PURPOSE: To evaluate the safety and effectiveness of lymphatic embolization for primary genital lymphorrhea. MATERIALS AND METHODS: A retrospective analysis was conducted on patients who underwent lymphatic embolization for primary genital lymphorrhea and/or lower limb lymphedema between May 2016 and January 2022 at 3 specialized lymphatic centers. Following radiological evaluation of genital lymphorrhea, affected lymphatic vessels were selectively embolized to occlude abnormal lymphatic flow using a mixture of n-butyl cyanoacrylate glue and ethiodized oil. Clinical success was defined as the cessation of genital lymphorrhea or improvement of lymphedema at 1-month follow-up visit. RESULTS: Among 11 patients (median age, 27 years
age range, 14-60 years
10 men) included in this study, 5 had genital lymphorrhea, 1 had lower limb lymphedema, and the other 5 had both.
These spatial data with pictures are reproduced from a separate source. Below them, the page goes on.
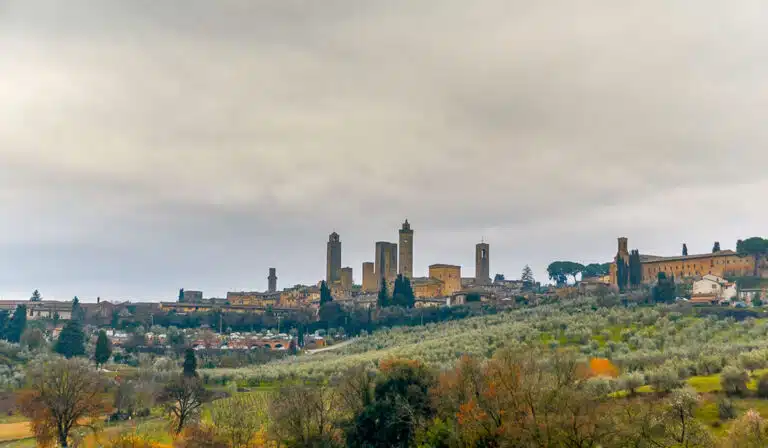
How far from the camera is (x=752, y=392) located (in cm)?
4569

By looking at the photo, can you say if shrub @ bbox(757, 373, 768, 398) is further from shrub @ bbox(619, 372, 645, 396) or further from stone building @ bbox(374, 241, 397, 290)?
stone building @ bbox(374, 241, 397, 290)

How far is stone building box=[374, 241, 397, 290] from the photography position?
19688cm

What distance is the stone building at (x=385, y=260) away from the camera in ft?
646

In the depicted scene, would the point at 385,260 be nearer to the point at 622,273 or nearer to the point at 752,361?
the point at 622,273

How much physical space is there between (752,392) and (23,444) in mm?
44642

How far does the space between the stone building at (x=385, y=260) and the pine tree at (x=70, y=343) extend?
338 feet

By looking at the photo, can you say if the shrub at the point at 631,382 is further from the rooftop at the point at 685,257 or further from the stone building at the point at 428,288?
the stone building at the point at 428,288

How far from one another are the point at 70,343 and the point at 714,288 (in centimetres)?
8754

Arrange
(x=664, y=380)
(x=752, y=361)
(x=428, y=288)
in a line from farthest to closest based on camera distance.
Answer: (x=428, y=288), (x=752, y=361), (x=664, y=380)

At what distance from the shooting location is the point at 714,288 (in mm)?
119125

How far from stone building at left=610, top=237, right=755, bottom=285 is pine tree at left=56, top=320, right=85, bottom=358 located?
284ft

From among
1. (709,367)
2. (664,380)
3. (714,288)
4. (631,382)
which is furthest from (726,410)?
(714,288)

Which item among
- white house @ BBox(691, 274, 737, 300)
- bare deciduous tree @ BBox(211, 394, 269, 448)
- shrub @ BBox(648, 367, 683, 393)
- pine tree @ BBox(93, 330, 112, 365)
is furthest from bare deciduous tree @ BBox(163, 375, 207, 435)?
white house @ BBox(691, 274, 737, 300)

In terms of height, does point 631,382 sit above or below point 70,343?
above
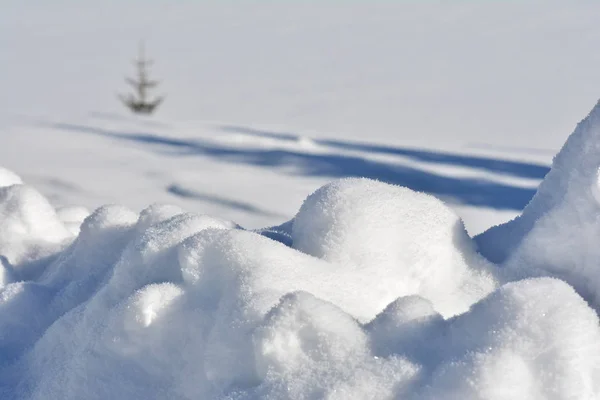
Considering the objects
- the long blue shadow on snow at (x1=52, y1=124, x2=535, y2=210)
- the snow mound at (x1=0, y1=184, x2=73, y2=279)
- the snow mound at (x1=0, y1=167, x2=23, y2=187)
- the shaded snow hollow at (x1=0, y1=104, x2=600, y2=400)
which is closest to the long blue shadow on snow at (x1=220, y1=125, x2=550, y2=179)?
the long blue shadow on snow at (x1=52, y1=124, x2=535, y2=210)

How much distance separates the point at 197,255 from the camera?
4.79 ft

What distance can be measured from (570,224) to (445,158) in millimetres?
3490

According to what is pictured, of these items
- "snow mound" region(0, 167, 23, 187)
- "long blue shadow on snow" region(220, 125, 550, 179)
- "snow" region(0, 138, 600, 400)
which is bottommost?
"long blue shadow on snow" region(220, 125, 550, 179)

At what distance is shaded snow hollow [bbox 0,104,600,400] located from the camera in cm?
109

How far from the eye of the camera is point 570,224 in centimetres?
158

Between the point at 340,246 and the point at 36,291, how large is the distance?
2.55 ft

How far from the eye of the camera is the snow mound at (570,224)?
1.53 metres

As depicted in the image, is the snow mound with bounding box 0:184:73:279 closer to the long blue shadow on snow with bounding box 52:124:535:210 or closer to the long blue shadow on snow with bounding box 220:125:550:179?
the long blue shadow on snow with bounding box 52:124:535:210

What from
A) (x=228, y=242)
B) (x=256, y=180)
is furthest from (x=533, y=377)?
(x=256, y=180)

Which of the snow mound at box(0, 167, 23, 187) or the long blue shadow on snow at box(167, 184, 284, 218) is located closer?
the snow mound at box(0, 167, 23, 187)

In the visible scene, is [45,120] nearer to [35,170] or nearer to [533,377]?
[35,170]

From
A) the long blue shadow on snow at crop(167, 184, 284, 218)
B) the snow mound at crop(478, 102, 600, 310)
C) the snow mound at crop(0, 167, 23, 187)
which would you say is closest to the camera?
the snow mound at crop(478, 102, 600, 310)

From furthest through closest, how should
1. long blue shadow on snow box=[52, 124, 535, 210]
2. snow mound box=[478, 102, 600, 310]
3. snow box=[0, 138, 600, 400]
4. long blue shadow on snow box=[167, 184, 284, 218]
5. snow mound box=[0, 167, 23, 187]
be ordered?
long blue shadow on snow box=[52, 124, 535, 210] < long blue shadow on snow box=[167, 184, 284, 218] < snow mound box=[0, 167, 23, 187] < snow mound box=[478, 102, 600, 310] < snow box=[0, 138, 600, 400]

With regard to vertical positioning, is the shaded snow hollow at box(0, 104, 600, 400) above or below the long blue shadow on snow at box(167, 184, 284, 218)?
above
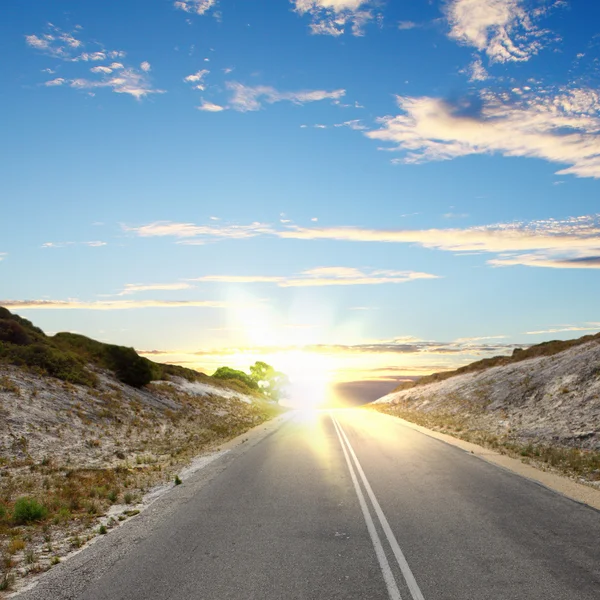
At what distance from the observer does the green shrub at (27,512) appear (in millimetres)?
11094

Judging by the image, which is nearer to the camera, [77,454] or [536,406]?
[77,454]

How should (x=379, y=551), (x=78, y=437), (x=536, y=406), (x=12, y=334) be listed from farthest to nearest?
(x=12, y=334) → (x=536, y=406) → (x=78, y=437) → (x=379, y=551)

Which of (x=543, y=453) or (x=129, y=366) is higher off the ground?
(x=129, y=366)

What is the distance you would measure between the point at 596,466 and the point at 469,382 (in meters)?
32.8

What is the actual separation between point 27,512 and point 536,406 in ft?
89.7

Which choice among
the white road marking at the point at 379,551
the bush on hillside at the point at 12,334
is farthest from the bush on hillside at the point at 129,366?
the white road marking at the point at 379,551

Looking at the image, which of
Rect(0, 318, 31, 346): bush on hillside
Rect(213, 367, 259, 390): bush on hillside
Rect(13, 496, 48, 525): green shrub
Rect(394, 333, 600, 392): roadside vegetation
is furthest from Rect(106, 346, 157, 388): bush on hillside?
Rect(213, 367, 259, 390): bush on hillside

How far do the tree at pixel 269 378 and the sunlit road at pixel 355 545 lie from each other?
103525 millimetres

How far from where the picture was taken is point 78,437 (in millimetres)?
22469

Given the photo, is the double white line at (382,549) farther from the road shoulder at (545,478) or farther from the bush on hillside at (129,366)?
the bush on hillside at (129,366)

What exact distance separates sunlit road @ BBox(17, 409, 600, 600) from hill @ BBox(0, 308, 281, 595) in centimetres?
164

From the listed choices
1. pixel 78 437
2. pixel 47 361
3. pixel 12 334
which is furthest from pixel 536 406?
pixel 12 334

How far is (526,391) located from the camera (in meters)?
34.5

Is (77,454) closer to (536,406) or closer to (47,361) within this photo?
(47,361)
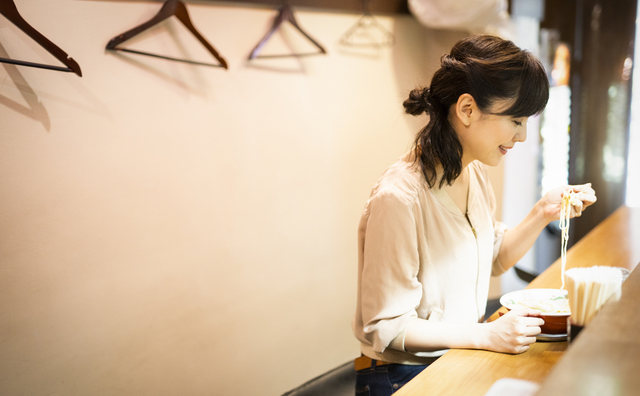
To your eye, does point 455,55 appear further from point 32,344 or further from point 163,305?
point 32,344

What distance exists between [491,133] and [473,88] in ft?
0.46

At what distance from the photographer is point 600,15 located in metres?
3.93

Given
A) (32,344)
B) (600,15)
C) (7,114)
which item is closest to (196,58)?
(7,114)

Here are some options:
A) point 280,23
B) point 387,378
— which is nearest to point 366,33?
point 280,23

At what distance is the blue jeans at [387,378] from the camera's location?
4.34 feet

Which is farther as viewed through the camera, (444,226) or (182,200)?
(182,200)

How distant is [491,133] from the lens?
1.28 metres

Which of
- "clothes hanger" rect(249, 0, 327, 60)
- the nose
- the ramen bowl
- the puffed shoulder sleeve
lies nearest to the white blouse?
the puffed shoulder sleeve

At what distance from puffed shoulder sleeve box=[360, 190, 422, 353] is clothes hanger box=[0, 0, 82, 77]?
3.64ft

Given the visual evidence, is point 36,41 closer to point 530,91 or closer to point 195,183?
point 195,183

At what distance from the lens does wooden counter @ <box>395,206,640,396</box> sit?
0.71 meters

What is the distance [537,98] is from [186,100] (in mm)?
1370

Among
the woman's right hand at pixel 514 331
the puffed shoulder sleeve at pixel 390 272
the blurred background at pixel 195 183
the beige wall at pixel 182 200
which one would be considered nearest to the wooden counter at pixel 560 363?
the woman's right hand at pixel 514 331

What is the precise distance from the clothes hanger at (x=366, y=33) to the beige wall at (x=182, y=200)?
2.4 inches
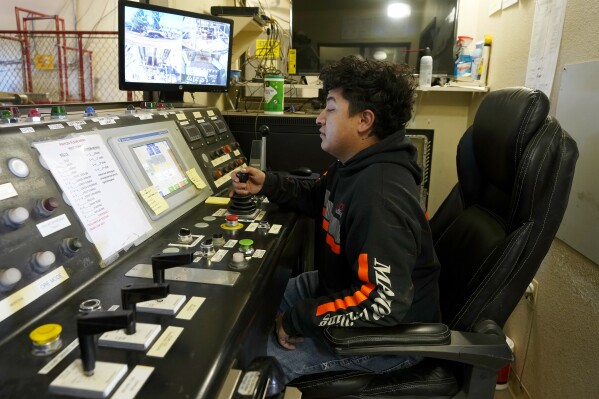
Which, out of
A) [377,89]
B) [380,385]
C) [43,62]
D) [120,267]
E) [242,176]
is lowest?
[380,385]

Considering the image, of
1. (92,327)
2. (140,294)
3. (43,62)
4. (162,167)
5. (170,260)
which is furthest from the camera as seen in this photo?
(43,62)

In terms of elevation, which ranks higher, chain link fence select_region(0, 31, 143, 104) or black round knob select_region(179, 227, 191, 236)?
chain link fence select_region(0, 31, 143, 104)

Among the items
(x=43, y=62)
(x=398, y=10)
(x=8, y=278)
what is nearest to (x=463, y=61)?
(x=398, y=10)

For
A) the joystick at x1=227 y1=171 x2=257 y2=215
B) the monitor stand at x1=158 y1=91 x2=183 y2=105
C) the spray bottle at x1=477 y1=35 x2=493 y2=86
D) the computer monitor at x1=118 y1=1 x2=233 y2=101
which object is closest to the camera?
the joystick at x1=227 y1=171 x2=257 y2=215

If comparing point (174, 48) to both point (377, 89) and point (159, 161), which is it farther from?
point (377, 89)

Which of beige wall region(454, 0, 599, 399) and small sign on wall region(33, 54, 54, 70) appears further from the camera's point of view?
small sign on wall region(33, 54, 54, 70)

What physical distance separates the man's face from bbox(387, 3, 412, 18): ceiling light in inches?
72.6

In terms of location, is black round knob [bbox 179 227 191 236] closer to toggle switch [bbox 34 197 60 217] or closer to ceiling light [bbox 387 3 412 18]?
toggle switch [bbox 34 197 60 217]

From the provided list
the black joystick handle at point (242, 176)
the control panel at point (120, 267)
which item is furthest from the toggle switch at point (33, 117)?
the black joystick handle at point (242, 176)

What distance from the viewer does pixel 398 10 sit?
2674 millimetres

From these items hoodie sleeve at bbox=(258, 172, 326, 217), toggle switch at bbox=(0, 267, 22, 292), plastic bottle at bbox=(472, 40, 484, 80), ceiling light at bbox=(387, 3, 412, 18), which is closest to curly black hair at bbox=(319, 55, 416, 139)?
hoodie sleeve at bbox=(258, 172, 326, 217)

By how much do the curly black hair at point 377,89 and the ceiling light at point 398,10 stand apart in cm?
179

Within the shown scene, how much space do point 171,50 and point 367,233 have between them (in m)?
1.20

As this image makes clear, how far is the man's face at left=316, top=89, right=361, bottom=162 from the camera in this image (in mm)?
1115
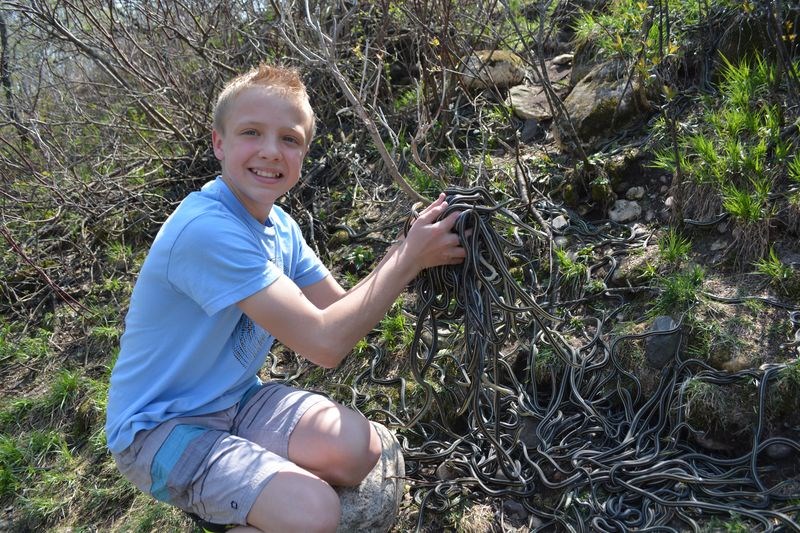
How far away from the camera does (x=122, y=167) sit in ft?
17.5

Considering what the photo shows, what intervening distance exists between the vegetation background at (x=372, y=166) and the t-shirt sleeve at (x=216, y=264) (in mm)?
956

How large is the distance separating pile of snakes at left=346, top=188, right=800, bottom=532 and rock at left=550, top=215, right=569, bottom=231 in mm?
148

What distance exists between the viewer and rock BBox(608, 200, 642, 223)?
371cm

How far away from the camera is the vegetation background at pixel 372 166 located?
316 cm

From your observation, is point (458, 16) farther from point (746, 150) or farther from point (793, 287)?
point (793, 287)

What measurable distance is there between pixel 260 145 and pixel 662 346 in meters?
1.76

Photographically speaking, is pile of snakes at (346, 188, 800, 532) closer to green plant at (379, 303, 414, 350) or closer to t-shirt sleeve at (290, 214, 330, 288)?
green plant at (379, 303, 414, 350)

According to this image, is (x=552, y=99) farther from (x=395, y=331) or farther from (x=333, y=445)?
(x=333, y=445)

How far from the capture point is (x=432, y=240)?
237 cm

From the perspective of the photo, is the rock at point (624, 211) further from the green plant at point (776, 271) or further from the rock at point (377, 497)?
the rock at point (377, 497)

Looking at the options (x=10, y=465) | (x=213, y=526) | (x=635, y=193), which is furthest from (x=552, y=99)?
(x=10, y=465)

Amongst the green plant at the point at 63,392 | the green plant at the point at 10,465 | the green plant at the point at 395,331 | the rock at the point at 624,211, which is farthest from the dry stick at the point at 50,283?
the rock at the point at 624,211

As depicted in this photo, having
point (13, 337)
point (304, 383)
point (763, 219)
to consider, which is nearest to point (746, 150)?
point (763, 219)

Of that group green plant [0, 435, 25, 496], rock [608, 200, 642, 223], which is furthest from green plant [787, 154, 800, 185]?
green plant [0, 435, 25, 496]
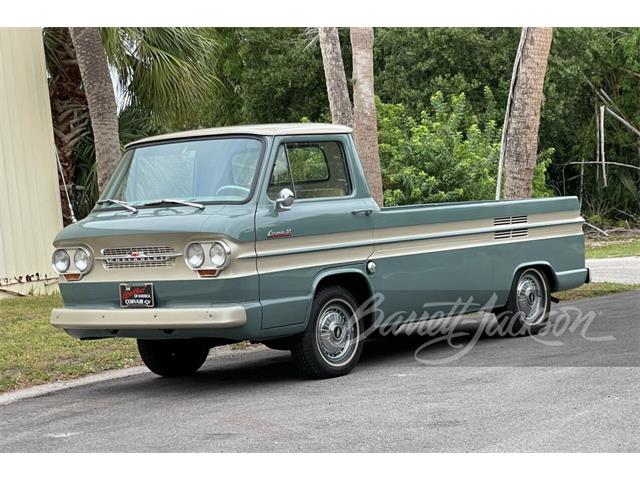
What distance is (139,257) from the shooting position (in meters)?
8.89

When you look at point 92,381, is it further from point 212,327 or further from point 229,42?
point 229,42

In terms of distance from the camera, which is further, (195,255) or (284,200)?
(284,200)

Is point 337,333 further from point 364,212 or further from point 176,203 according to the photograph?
point 176,203

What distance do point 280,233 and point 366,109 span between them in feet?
29.7

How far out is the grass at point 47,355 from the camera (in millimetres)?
10273

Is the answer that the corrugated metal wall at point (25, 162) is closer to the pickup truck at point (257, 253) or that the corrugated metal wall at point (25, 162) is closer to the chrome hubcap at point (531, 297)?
the pickup truck at point (257, 253)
Total 15 embolization procedures were performed with a technical success rate of 100%. Clinical success was achieved in 90% of genital lymphorrhea (9/10) and 50% of leg lymphedema (3/6). Three patients underwent additional embolization for recurrent genital lymphorrhea at 9 months after the embolization (n = 1) and for further improvement of leg lymphedema per patients' request (n = 2). A procedure-related adverse event with aggravation of pre-existing condition was reported in 1 patient. CONCLUSIONS: Lymphatic embolization was effective in the management of primary genital lymphorrhea and associated primary lymphedema in lower limbs.